Uma vez dentro do CineSegredo, o espectador perceberá um imenso espaço vazio que se acende e se apaga em sincronia com o som amplificado de uma bola de basquete batendo na quadra em código morse, que transmite o segredo mencionado no cartaz. O espectador perceberá também no fundo da sala uma grande tela de 6 por 12 metros, que emite uma fluorescência branca quando a luz está apagada e que é completamente negra quando a luz está acesa. Num espaço-tempo devassado pela overdose de imagens e histórias espetaculares transmitidas por todas as formas de mídia, o espectador encontrará no CineSegredo um oásis de silêncio visual e narrativo. É um anticinema, um espaço de incomunicabilidade.
Absolutamente nada está projetado na tela. Nenhuma imagem, nenhuma história. As imagens e as histórias estão internalizadas numa espécie de comunhão na cabeça do espectador, que acabou de se concentrar no seu segredo, com o som não decifrado do código morse.
Ao avançar para dentro do espaço da quadra, o espectador perceberá que a tela é na verdade apenas um dos lados de uma grande caixa preta, dentro da qual acontece a performance Bestiário masculino-feminino durante aproximadamente trinta minutos, em horários pré-estabelecidos.
Durante a performance em que o poeta Waly Salomão recita alguns de seus poemas, o espctador tem que usar uma máscara de animal fornecida pelos organizadores.
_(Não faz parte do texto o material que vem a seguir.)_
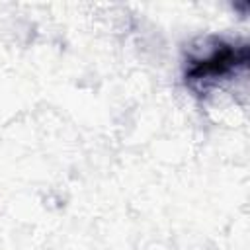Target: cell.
I'll return each mask as SVG.
<instances>
[{
    "label": "cell",
    "mask_w": 250,
    "mask_h": 250,
    "mask_svg": "<svg viewBox=\"0 0 250 250\" xmlns=\"http://www.w3.org/2000/svg\"><path fill=\"white\" fill-rule=\"evenodd\" d=\"M234 57H236V53H232L230 49H225V51H221V53H215L209 61H205L201 66H197V68L193 70V74H195V76H201V74H215V72H221L223 68H227V66L232 64Z\"/></svg>",
    "instance_id": "obj_1"
}]
</instances>
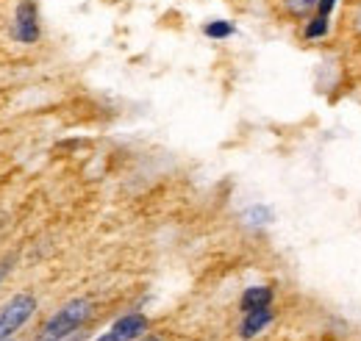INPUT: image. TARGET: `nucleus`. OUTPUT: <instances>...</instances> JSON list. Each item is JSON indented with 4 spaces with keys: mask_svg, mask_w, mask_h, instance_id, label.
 I'll return each mask as SVG.
<instances>
[{
    "mask_svg": "<svg viewBox=\"0 0 361 341\" xmlns=\"http://www.w3.org/2000/svg\"><path fill=\"white\" fill-rule=\"evenodd\" d=\"M272 292L267 286H250L245 294H242V311L250 314V311H259V308H270Z\"/></svg>",
    "mask_w": 361,
    "mask_h": 341,
    "instance_id": "nucleus-6",
    "label": "nucleus"
},
{
    "mask_svg": "<svg viewBox=\"0 0 361 341\" xmlns=\"http://www.w3.org/2000/svg\"><path fill=\"white\" fill-rule=\"evenodd\" d=\"M356 28H359V34H361V11H359V17H356Z\"/></svg>",
    "mask_w": 361,
    "mask_h": 341,
    "instance_id": "nucleus-12",
    "label": "nucleus"
},
{
    "mask_svg": "<svg viewBox=\"0 0 361 341\" xmlns=\"http://www.w3.org/2000/svg\"><path fill=\"white\" fill-rule=\"evenodd\" d=\"M37 311V299L31 294H17L11 297L3 311H0V341H8V336H14Z\"/></svg>",
    "mask_w": 361,
    "mask_h": 341,
    "instance_id": "nucleus-2",
    "label": "nucleus"
},
{
    "mask_svg": "<svg viewBox=\"0 0 361 341\" xmlns=\"http://www.w3.org/2000/svg\"><path fill=\"white\" fill-rule=\"evenodd\" d=\"M14 37L20 42H37L39 39V23H37V6L31 0H23L14 14Z\"/></svg>",
    "mask_w": 361,
    "mask_h": 341,
    "instance_id": "nucleus-4",
    "label": "nucleus"
},
{
    "mask_svg": "<svg viewBox=\"0 0 361 341\" xmlns=\"http://www.w3.org/2000/svg\"><path fill=\"white\" fill-rule=\"evenodd\" d=\"M203 31H206V37L226 39V37H231V34H233V25H231V23H226V20H214V23H209Z\"/></svg>",
    "mask_w": 361,
    "mask_h": 341,
    "instance_id": "nucleus-9",
    "label": "nucleus"
},
{
    "mask_svg": "<svg viewBox=\"0 0 361 341\" xmlns=\"http://www.w3.org/2000/svg\"><path fill=\"white\" fill-rule=\"evenodd\" d=\"M245 222H247V225H270L272 211L267 206H253V209L245 211Z\"/></svg>",
    "mask_w": 361,
    "mask_h": 341,
    "instance_id": "nucleus-7",
    "label": "nucleus"
},
{
    "mask_svg": "<svg viewBox=\"0 0 361 341\" xmlns=\"http://www.w3.org/2000/svg\"><path fill=\"white\" fill-rule=\"evenodd\" d=\"M272 322V311L270 308H259V311H250V314H245V322H242V328H239V333H242V339H253V336H259L267 325Z\"/></svg>",
    "mask_w": 361,
    "mask_h": 341,
    "instance_id": "nucleus-5",
    "label": "nucleus"
},
{
    "mask_svg": "<svg viewBox=\"0 0 361 341\" xmlns=\"http://www.w3.org/2000/svg\"><path fill=\"white\" fill-rule=\"evenodd\" d=\"M325 34H328V17H319V14H317L314 20L306 25V37H309V39H319V37H325Z\"/></svg>",
    "mask_w": 361,
    "mask_h": 341,
    "instance_id": "nucleus-10",
    "label": "nucleus"
},
{
    "mask_svg": "<svg viewBox=\"0 0 361 341\" xmlns=\"http://www.w3.org/2000/svg\"><path fill=\"white\" fill-rule=\"evenodd\" d=\"M92 302L84 297L70 299L67 305H61L42 328V341H61L70 339L75 330H81V325L90 319Z\"/></svg>",
    "mask_w": 361,
    "mask_h": 341,
    "instance_id": "nucleus-1",
    "label": "nucleus"
},
{
    "mask_svg": "<svg viewBox=\"0 0 361 341\" xmlns=\"http://www.w3.org/2000/svg\"><path fill=\"white\" fill-rule=\"evenodd\" d=\"M145 330H147V319L142 314H126L111 325V330L103 339L97 341H136L145 336Z\"/></svg>",
    "mask_w": 361,
    "mask_h": 341,
    "instance_id": "nucleus-3",
    "label": "nucleus"
},
{
    "mask_svg": "<svg viewBox=\"0 0 361 341\" xmlns=\"http://www.w3.org/2000/svg\"><path fill=\"white\" fill-rule=\"evenodd\" d=\"M6 269H8V266H3V264H0V278H3V275H6Z\"/></svg>",
    "mask_w": 361,
    "mask_h": 341,
    "instance_id": "nucleus-13",
    "label": "nucleus"
},
{
    "mask_svg": "<svg viewBox=\"0 0 361 341\" xmlns=\"http://www.w3.org/2000/svg\"><path fill=\"white\" fill-rule=\"evenodd\" d=\"M317 3L319 0H283V6H286V11L292 14V17H303V14H309V11H314Z\"/></svg>",
    "mask_w": 361,
    "mask_h": 341,
    "instance_id": "nucleus-8",
    "label": "nucleus"
},
{
    "mask_svg": "<svg viewBox=\"0 0 361 341\" xmlns=\"http://www.w3.org/2000/svg\"><path fill=\"white\" fill-rule=\"evenodd\" d=\"M334 6H336V0H319V3H317V11H319V17H331Z\"/></svg>",
    "mask_w": 361,
    "mask_h": 341,
    "instance_id": "nucleus-11",
    "label": "nucleus"
}]
</instances>
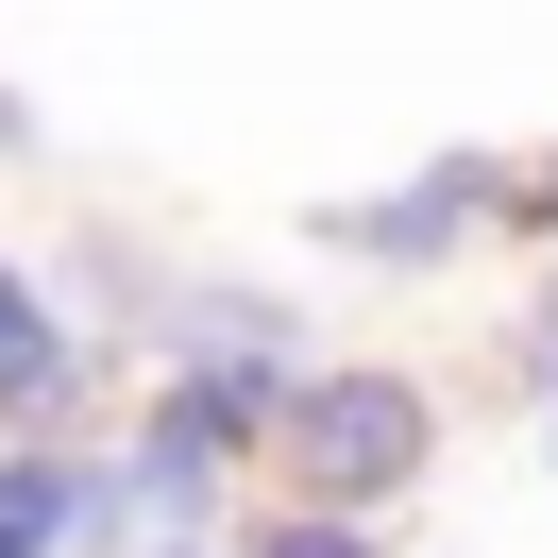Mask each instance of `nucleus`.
I'll return each instance as SVG.
<instances>
[{
    "mask_svg": "<svg viewBox=\"0 0 558 558\" xmlns=\"http://www.w3.org/2000/svg\"><path fill=\"white\" fill-rule=\"evenodd\" d=\"M423 440H440V423H423L407 373H305L288 389V457H305L322 508H389V490L423 474Z\"/></svg>",
    "mask_w": 558,
    "mask_h": 558,
    "instance_id": "1",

Dentro da caixa preta idealizada por Carlos Nader serão projetados centenas de vídeos de animais selvagens "coendo", tanto no sentido alimentar da palavra quanto no sexual. Também haverá música eletrônica sendo tocada ao vivo, mulatas mascaradas dançando e mais de cem galinhas cacarejando. É uma experiência diametralmente oposta àquela proposta por CineSegredo. O que era formal, rigoroso, torna-se caótico, descontrolado. O que era um espaço de ausência torna-se um mundo lotado de positividades, um espaço de excesso, de demência. E nas palvras de Waly Salomão: "É perto da loucura que se rompem as barreiras da comunicação... Mascarado é que se vai adiante... já não me habita mais nenhuma utopia/ animal em extinção/ quero praticar poesia/ a menos culpadade todas as ocupações".
Bestiário masculino-feminino é o resultado da conjunção do trabalho de dois autores consistentes e versáteis, cada qual com um acervo de experiências notáveis. O talento de Carlos Nader na produção de obras em vídeo e instalações é conhecido do público brasileiro desde 1989. A partir daí, vem acumulando extensa videografia cuja qualidade e reconhecimento crítico permitiram que muitas de suas obras fossem levadas ao ar, pela TV broadcast, em vários países da Europa, no Japão e nos Estados Unidos. Da mesma forma, suas produções tem sido exibidas em alguns dos mais importantes espaçoes culturais do planeta, nos quais conquistou prêmios significativos.
Por outro lado, Waly Salomão é uma personalidade amplamente reconhecida no Brasil. Nascido em Jequié, na Bahia, Salomão é autor de letras de música, produzindo em parceria com alguns dos mais importantes músicos brasileiros (como Caetano Veloso e Gilberto Gil), escritor e poeta, e produtor cultural identificado pela ousadia e força criativa.
ASSOCIAÇÃO CULTURAL VIDEOBRASIL, "12º Videobrasil": de 22 de setembro de 1998 a 11 de outubro de 1998, p. 82 , São Paulo, SP, 1998.